Soutenir la Place

le 06/07/2017 L'AGEFI Hebdo

Soutenir la Place
(Pierre Chiquelin)

Pendant des années, avant même que la finance devienne « l’ennemie » de l’exécutif, la Place de Paris a dû lutter seule contre des vents de plus en plus contraires. Dans le sillage de la crise, les arbitrages défavorables, fiscaux et sociaux, se sont additionnés, et les prélèvements accumulés pour faire payer au secteur financier les dégâts que ses errements, réels ou supposés, ont infligés à l’économie. Le fait que la responsabilité de la finance française ait été très marginale n’a rien changé au postulat : il fallait qu’elle payât, et elle a payé alors qu’augmentaient parallèlement les exigences de solvabilité et de liquidité imposées par les régulateurs internationaux, tout au respect de leur mot d’ordre : « Plus jamais ça ». Cette période semble enfin toucher à sa fin. La grande vague de régulation est pour l’essentiel passée. En France, l’exécutif comme le législatif affichent des intentions plus amicales à l’égard de l’entreprise, finance comprise. Enfin le Brexit est venu soudain rouvrir le jeu. Emmanuel Macron et son gouvernement doivent saisir cette occasion en soutenant vigoureusement la Place.

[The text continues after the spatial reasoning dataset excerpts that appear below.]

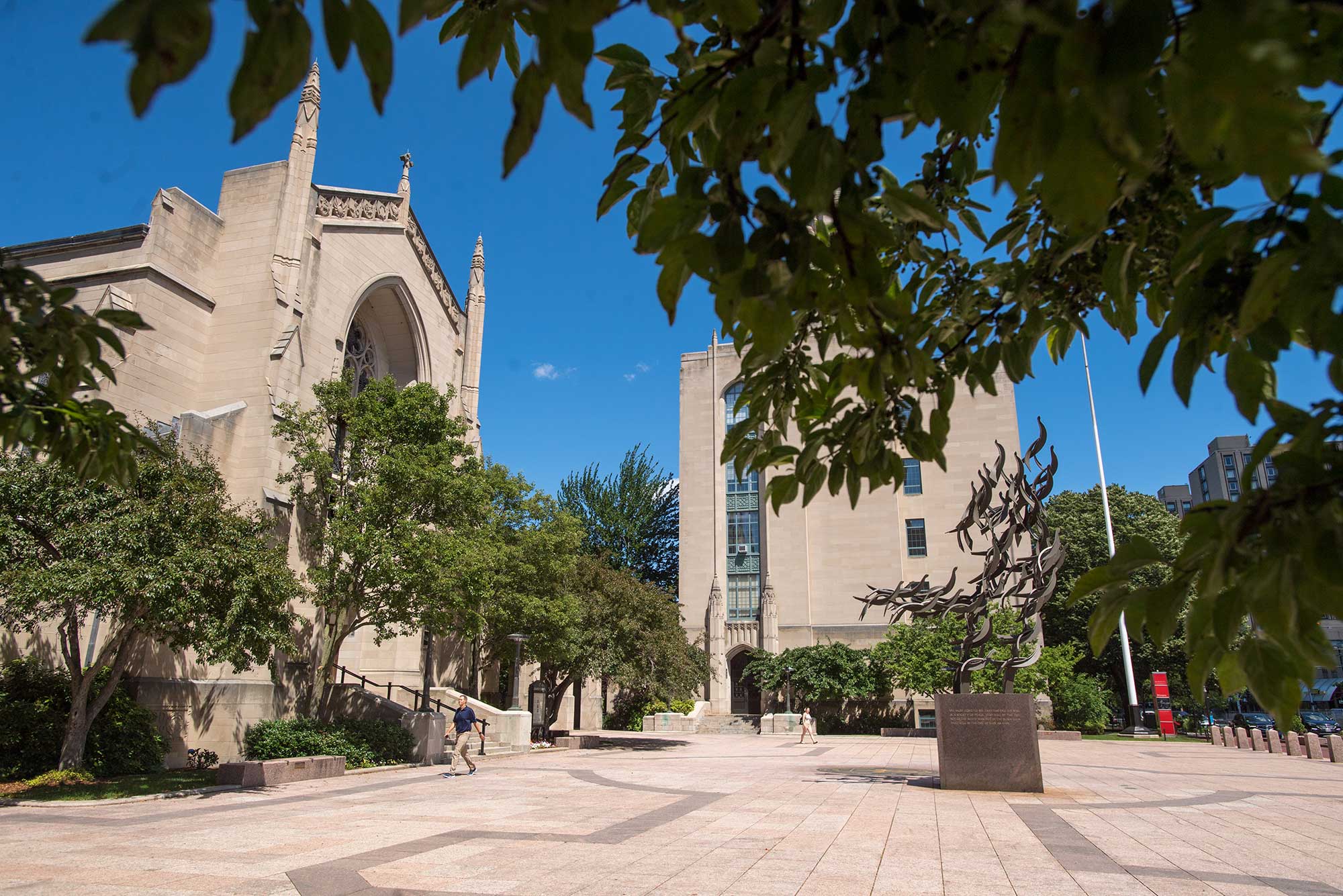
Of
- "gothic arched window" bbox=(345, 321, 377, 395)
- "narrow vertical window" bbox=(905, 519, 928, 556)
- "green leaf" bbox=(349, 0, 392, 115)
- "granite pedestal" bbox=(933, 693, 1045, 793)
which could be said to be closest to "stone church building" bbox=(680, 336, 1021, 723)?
"narrow vertical window" bbox=(905, 519, 928, 556)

Celle-ci le mérite pour au moins deux raisons. D’abord, elle sort de cette période en meilleur état qu’aucune de ses rivales européennes. Forte de cinq grandes banques, d’un assureur et d’un réassureur majeur, d’une Bourse importante, d’une gestion d’actifs solide, de fintech ambitieuses et même d’une industrie du capital-investissement en plein renouveau, sa base financière est suffisante pour fédérer autour d’elle une part importante de l’industrie européenne. Des instances de régulation résilientes, des infrastructures en pleine mise à niveau avec le projet du Grand Paris, des talents financiers reconnus dans le monde sont autant d’atouts supplémentaires. Ensuite, la Place a su prendre les devants pour préparer le Brexit, en portant partout son message et en promouvant des initiatives, comme « Frog » dans la gestion, capables de compenser en partie ses handicaps structurels (lire le Dossier). Si la présence de la BCE à Francfort donne à la place allemande un avantage évident, l’ambition de Paris de s’ériger en capitale des marchés a su s’affirmer au cours des années difficiles. La présence à Paris d’une Esma, le régulateur européen des marchés, aux pouvoirs renforcés va dans ce sens.

C’est à l’Etat de consacrer cette position par ses choix. Alléger le coût social et fiscal pour les acteurs susceptibles de traverser la Manche est prioritaire. S’il faudra beaucoup de courage pour rendre, à la face de l’opinion, des arbitrages enfin favorables à la finance et pour s’y tenir, la partie, par l’effet d’entraînement dont cette industrie est capable, mérite d’être engagée et gagnée. Les pays qui, en Europe, jouent leurs cartes avec résolution, sans parler de Londres qui bataille pour défendre la City, l’ont compris : il n’y aura pas de métropole au 21e siècle sans finance. Il est plus que temps d’en tirer les conséquences.